* **THE EXERCISE**
Write out the section of the notebook code below starting at "return b[np.triu_indices(78, 1)]" and ending at "index = np.triu_indices(78, 1)".

* **SOURCE EXTRACT**
-------
In [45]:
import scipy.io as scio
import pandas as pd
import numpy as np
import os
from sklearn.linear_model import LogisticRegression
from sklearn.ensemble import RandomForestClassifier
from sklearn.utils import shuffle
import random
from sklearn.model_selection import train_test_split
from sklearn.ensemble import GradientBoostingClassifier
from sklearn.model_selection import GridSearchCV

In [46]:
random.seed(3345)

In [47]:
def distance_feature(x): # calcuate distance between points, choose uprigt triangle
    #sqrt(dx^2+dy^2)
    a = (x[None, :, :] - x[:, None, :])
    b = np.linalg.norm(a, axis=2)
    return b[np.triu_indices(78, 1)] # feature size (78-1)(78-2) /2 

In [48]:
def euc_distance_feature(x): # instead of distance, keep two dimensional distance vector
    #(dx,dy)
    a = (x[None, :, :] - x[:, None, :])
    index = np.triu_indices(78, 1)
    b = a[index]
    return b.reshape((-1,)) # feature size (78-1)(78-2) /2 * 2

In [49]:
df = pd.read_csv("../../data/train_set/label.csv")
labels = df["emotion_idx"].to_list()

In [50]:
data = list()
for i in range(1, 2501):
    name = "../../data/train_set/points/%04d.mat" % i
    dic = scio.loadmat(name)
    if "faceCoordinatesUnwarped" in dic:
        data.append(dic["faceCoordinatesUnwarped"])
    else:
        data.append(dic["faceCoordinates2"])

In [51]:
# shuffle data
data, labels = shuffle(data, labels, random_state=0)

### First we try the distance as features 

In [52]:
features = [distance_feature(d) for d in data]

In [53]:
len(features[0])

3003

In [54]:
distance_feature(data[0])

array([ 36.34978226,  22.49500156,   8.99027133, ...,  53.06069409,
       105.97379197,  52.97335008])

In [131]:
train_x, test_x, train_y, test_y = train_test_split(features, labels, test_size=0.2)

GBM 

In [157]:
param_grid = [
  {'learning_rate':[0.01],
   'n_estimators': [10,20,50,80,100], 
   'max_depth':[5,10,15],
   'max_leaf_nodes':[5,15,25],
   'random_state':[10]
  }
 ]
# Cross-validation grid-search
clf = GridSearchCV( GradientBoostingClassifier(), 
   param_grid, cv=3)
clf.fit(train_x,train_y)
print("Best parameters set found:")
print(clf.best_params_)
best_params = clf.best_params_

KeyboardInterrupt: 

In [158]:
gbm = GradientBoostingClassifier(learning_rate=0.01,n_estimators=30,random_state=10).fit(train_x, train_y)

In [159]:
gbm.score(train_x, train_y)

0.6645

In [160]:
gbm.score(test_x, test_y)

0.358

Logistic Regression

In [135]:
clf = LogisticRegression(max_iter=800, penalty = "l2", random_state=0, solver='lbfgs', multi_class='multinomial', n_jobs=-1).fit(train_x, train_y)
-------
* **STORED DATA**
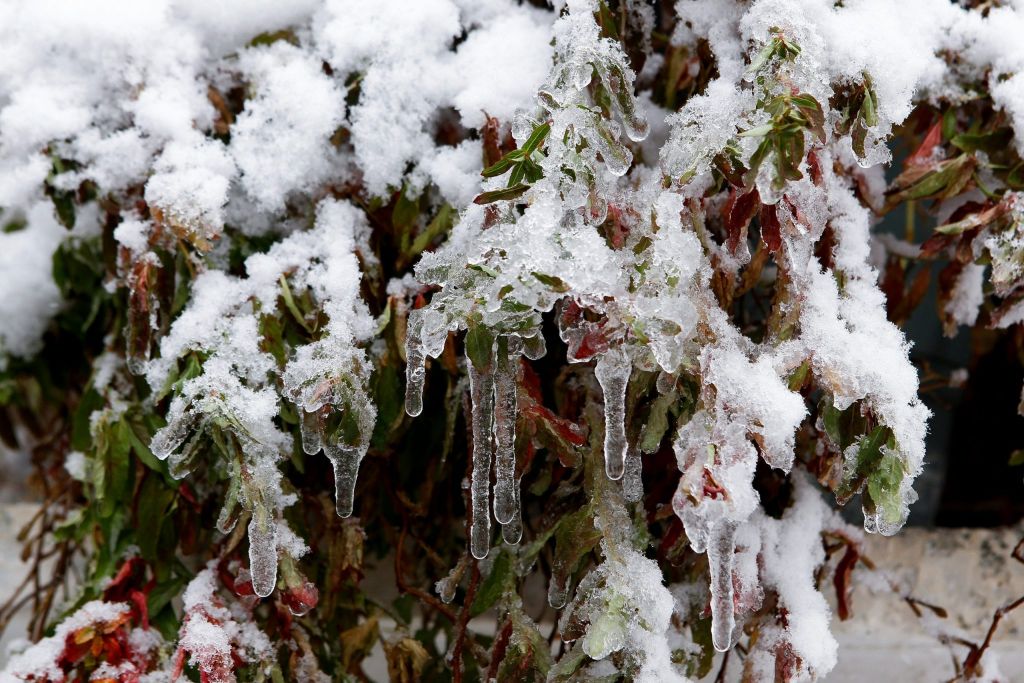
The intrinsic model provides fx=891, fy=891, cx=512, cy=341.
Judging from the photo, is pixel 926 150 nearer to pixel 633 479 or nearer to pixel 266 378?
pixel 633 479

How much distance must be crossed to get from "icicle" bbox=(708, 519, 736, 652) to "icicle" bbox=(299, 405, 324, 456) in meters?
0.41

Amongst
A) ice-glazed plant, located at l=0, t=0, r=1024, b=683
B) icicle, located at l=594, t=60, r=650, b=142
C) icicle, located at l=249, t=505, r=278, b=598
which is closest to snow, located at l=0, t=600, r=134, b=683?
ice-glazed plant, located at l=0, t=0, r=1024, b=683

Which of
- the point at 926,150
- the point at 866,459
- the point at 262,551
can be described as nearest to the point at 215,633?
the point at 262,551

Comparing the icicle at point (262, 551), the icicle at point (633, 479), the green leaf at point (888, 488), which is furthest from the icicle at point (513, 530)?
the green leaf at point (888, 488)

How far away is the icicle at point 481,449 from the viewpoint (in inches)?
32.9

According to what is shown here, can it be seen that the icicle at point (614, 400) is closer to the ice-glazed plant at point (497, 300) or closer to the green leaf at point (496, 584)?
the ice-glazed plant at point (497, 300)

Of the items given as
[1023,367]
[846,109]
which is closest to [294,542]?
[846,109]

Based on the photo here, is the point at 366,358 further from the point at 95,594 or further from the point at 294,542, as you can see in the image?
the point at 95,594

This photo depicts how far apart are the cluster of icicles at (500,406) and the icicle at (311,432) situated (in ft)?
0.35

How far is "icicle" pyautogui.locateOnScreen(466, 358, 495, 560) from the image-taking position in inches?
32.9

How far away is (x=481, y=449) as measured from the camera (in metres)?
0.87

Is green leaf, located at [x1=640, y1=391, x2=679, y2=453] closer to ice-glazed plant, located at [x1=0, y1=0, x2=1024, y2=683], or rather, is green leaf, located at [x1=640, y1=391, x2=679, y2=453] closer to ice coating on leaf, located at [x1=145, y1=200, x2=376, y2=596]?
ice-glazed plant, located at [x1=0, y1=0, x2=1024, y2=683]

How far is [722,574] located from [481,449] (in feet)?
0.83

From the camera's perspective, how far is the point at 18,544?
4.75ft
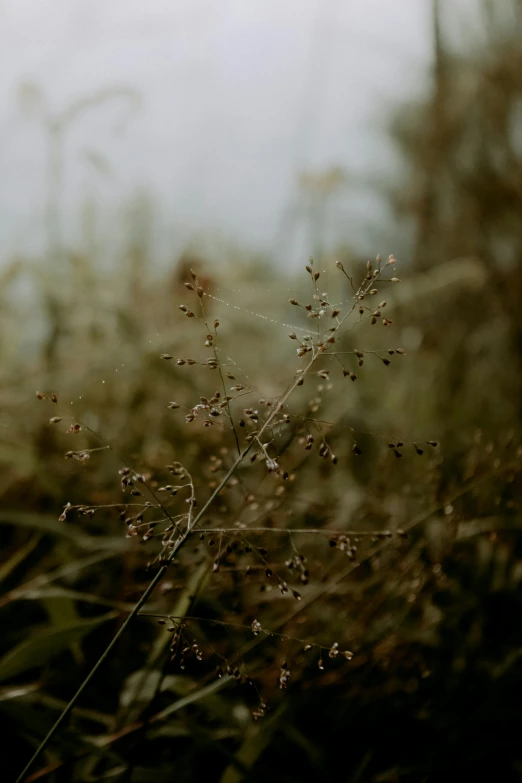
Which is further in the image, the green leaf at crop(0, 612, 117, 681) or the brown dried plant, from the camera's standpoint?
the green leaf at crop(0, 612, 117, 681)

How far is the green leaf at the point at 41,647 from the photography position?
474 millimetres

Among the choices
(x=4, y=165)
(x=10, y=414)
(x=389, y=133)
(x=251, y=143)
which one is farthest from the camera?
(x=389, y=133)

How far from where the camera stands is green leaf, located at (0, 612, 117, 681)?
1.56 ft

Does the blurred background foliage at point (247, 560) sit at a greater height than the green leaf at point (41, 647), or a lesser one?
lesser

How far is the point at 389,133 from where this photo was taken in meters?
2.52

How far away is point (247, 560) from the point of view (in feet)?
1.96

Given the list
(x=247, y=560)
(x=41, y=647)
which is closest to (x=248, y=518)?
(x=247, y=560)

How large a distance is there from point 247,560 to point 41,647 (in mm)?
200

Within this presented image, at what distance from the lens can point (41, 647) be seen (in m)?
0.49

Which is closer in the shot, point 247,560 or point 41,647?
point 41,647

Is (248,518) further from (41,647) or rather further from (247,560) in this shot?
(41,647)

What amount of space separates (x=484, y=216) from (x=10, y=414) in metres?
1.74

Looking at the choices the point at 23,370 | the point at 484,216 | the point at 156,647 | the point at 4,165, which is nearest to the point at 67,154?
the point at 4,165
-------
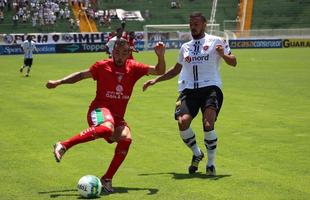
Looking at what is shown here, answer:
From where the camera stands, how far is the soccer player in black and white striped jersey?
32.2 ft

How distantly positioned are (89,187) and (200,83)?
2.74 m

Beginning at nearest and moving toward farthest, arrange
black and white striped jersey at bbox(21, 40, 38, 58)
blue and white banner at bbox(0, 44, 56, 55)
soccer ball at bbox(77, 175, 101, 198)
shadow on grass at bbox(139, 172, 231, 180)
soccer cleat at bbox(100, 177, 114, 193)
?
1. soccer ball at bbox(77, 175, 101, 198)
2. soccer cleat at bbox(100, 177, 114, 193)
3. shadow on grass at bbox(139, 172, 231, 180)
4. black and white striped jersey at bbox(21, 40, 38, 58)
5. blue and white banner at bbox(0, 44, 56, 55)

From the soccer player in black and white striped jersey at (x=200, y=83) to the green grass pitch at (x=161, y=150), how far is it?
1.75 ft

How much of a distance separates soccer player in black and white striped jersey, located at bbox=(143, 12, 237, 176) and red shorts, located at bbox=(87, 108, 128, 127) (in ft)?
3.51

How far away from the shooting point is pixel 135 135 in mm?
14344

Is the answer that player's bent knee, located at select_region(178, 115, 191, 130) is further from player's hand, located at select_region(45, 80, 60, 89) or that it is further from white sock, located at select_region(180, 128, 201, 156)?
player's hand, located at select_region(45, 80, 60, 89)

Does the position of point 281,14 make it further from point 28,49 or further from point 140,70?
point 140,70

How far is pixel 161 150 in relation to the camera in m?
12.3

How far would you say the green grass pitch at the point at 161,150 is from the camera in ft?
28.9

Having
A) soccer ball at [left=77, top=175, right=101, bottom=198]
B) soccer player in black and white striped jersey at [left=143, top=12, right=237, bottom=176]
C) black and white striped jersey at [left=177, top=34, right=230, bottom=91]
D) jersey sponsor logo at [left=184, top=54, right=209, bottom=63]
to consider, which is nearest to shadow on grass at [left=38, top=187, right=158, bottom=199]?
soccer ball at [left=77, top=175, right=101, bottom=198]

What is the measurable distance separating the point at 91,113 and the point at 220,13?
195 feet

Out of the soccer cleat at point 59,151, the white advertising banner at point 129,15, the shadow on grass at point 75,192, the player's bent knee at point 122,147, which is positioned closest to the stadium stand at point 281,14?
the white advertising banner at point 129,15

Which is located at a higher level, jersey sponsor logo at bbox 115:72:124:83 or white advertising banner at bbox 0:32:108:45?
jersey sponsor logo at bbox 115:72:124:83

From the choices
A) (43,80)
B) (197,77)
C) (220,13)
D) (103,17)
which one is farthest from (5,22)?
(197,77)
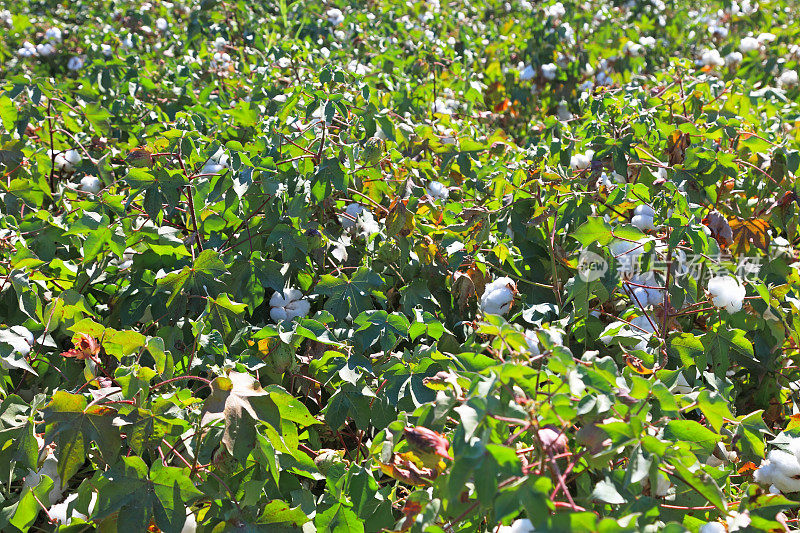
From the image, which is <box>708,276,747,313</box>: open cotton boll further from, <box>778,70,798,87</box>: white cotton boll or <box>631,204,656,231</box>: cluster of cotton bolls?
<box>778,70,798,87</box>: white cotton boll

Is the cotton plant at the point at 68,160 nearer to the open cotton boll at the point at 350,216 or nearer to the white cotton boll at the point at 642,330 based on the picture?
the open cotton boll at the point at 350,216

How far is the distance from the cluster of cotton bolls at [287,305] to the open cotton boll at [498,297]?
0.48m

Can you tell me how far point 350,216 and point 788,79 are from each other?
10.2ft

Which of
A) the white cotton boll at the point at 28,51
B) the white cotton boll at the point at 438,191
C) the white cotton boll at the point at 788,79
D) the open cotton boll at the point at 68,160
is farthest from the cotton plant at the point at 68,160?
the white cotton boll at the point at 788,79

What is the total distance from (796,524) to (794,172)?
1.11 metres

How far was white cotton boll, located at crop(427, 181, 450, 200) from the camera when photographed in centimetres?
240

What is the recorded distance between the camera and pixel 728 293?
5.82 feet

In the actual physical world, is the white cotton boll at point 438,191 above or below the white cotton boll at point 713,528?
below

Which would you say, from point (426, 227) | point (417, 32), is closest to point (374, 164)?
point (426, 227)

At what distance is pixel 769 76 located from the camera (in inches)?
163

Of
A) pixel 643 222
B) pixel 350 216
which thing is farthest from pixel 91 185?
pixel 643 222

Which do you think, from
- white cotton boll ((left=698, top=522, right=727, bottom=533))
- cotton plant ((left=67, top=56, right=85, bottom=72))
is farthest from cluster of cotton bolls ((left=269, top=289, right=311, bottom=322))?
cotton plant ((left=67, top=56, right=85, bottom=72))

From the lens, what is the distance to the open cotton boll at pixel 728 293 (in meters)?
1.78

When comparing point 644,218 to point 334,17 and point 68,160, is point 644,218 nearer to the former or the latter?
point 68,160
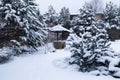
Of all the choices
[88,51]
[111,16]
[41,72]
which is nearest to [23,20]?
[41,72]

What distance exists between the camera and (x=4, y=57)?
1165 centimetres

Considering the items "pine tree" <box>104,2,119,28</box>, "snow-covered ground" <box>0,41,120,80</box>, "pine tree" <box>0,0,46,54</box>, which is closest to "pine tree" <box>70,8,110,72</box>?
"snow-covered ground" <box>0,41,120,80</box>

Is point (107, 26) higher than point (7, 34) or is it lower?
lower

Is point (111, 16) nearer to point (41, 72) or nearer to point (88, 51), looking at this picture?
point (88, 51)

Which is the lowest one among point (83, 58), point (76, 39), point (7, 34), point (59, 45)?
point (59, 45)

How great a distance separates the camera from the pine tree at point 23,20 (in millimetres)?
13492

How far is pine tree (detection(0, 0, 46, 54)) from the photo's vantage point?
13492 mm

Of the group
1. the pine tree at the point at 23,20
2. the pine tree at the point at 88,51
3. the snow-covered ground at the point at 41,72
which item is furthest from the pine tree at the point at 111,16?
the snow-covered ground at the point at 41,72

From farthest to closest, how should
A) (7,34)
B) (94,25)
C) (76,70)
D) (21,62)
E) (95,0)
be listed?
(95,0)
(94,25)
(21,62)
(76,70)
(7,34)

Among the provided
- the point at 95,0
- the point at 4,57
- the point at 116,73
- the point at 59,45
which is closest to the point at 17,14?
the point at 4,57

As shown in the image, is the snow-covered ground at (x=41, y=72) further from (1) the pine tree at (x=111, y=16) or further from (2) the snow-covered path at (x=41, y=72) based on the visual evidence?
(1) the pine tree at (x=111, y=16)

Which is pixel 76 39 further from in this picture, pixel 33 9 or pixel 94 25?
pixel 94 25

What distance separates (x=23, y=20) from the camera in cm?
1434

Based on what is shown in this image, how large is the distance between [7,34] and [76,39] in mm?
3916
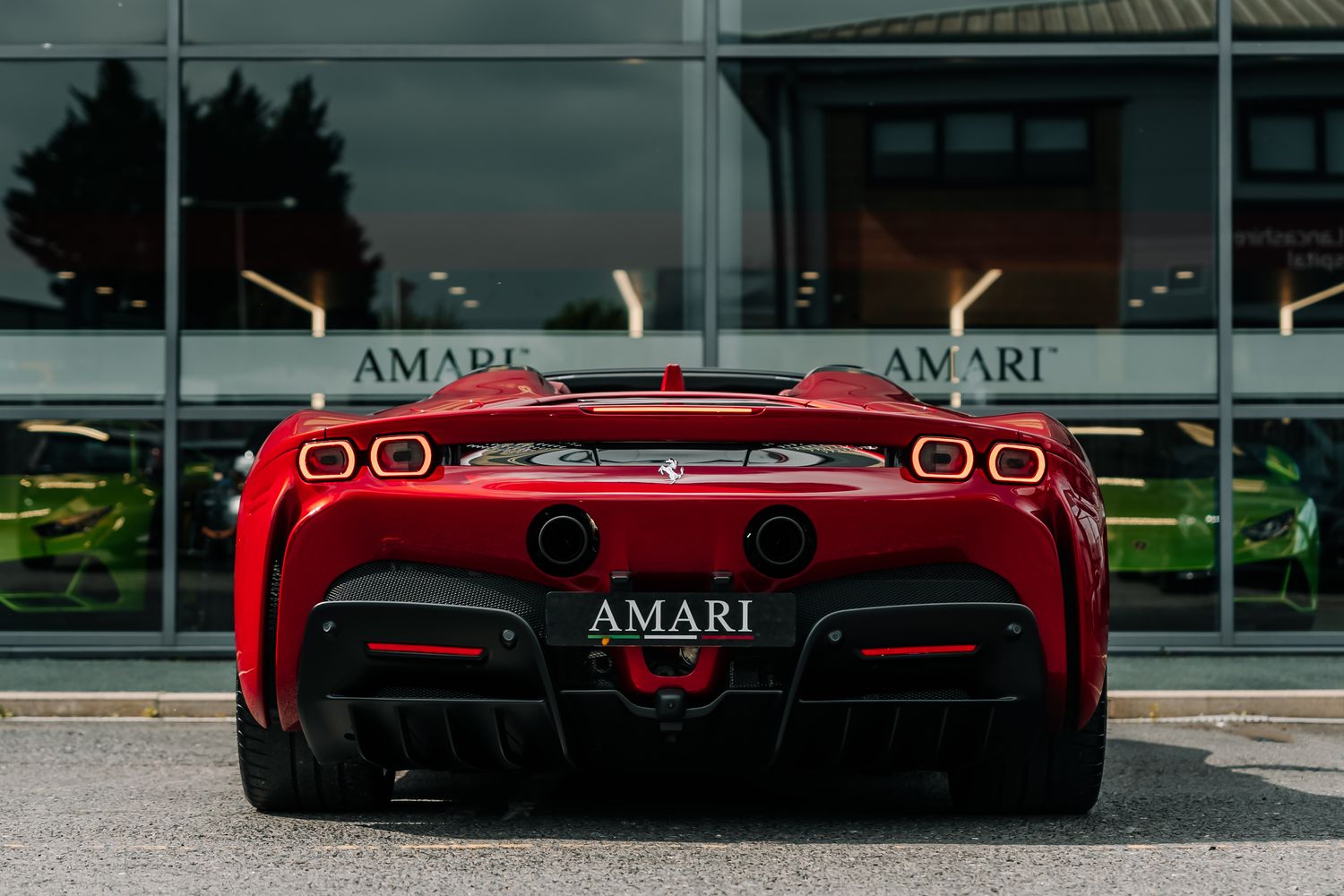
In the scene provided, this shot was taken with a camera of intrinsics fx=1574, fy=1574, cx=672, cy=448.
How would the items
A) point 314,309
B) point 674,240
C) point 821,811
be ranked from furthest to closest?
-------
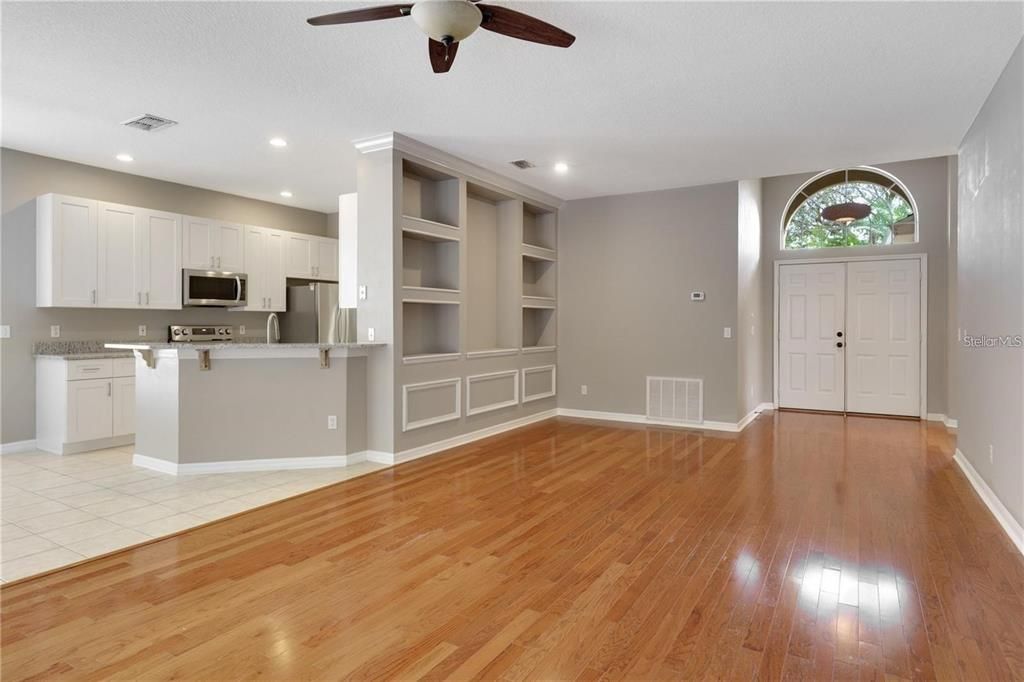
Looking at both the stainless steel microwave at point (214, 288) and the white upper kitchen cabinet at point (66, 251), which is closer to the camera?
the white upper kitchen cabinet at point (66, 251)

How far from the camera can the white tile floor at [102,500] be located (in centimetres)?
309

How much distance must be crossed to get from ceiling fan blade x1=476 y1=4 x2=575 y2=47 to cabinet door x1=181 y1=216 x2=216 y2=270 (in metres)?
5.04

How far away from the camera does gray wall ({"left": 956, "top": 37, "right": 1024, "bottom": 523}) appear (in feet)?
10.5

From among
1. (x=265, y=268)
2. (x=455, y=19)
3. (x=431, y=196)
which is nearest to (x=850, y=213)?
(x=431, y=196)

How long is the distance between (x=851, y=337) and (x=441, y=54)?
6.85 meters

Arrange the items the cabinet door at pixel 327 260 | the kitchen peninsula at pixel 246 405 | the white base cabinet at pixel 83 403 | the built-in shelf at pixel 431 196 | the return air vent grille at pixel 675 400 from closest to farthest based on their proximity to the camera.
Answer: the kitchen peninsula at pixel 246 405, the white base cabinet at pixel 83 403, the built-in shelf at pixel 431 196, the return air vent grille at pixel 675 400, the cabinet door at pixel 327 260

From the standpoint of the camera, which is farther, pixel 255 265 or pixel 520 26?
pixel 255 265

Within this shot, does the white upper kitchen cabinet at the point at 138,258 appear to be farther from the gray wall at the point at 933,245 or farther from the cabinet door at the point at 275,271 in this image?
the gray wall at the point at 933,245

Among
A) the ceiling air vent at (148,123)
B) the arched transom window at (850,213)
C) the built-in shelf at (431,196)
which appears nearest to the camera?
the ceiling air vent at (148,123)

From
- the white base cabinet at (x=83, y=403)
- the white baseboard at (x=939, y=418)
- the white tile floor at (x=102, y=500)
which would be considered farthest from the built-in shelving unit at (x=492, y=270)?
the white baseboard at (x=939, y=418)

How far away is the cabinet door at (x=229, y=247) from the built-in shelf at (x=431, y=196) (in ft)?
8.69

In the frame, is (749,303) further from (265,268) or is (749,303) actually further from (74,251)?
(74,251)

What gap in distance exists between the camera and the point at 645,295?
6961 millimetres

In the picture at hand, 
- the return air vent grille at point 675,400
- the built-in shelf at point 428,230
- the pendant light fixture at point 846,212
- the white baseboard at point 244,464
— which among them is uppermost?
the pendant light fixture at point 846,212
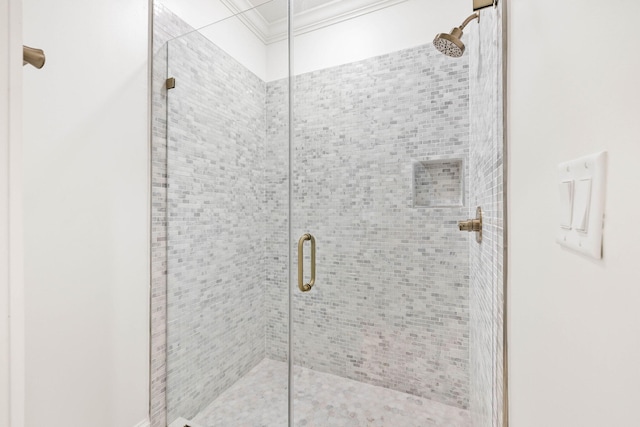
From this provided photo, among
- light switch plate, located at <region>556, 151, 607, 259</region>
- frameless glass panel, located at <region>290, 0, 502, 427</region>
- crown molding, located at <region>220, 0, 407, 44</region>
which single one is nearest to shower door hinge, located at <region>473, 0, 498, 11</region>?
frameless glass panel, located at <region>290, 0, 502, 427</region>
-------
* **ANSWER**
return b[np.triu_indices(78, 1)] # feature size (78-1)(78-2) /2 

In [48]:
def euc_distance_feature(x): # instead of distance, keep two dimensional distance vector
    #(dx,dy)
    a = (x[None, :, :] - x[:, None, :])
    index = np.triu_indices(78, 1)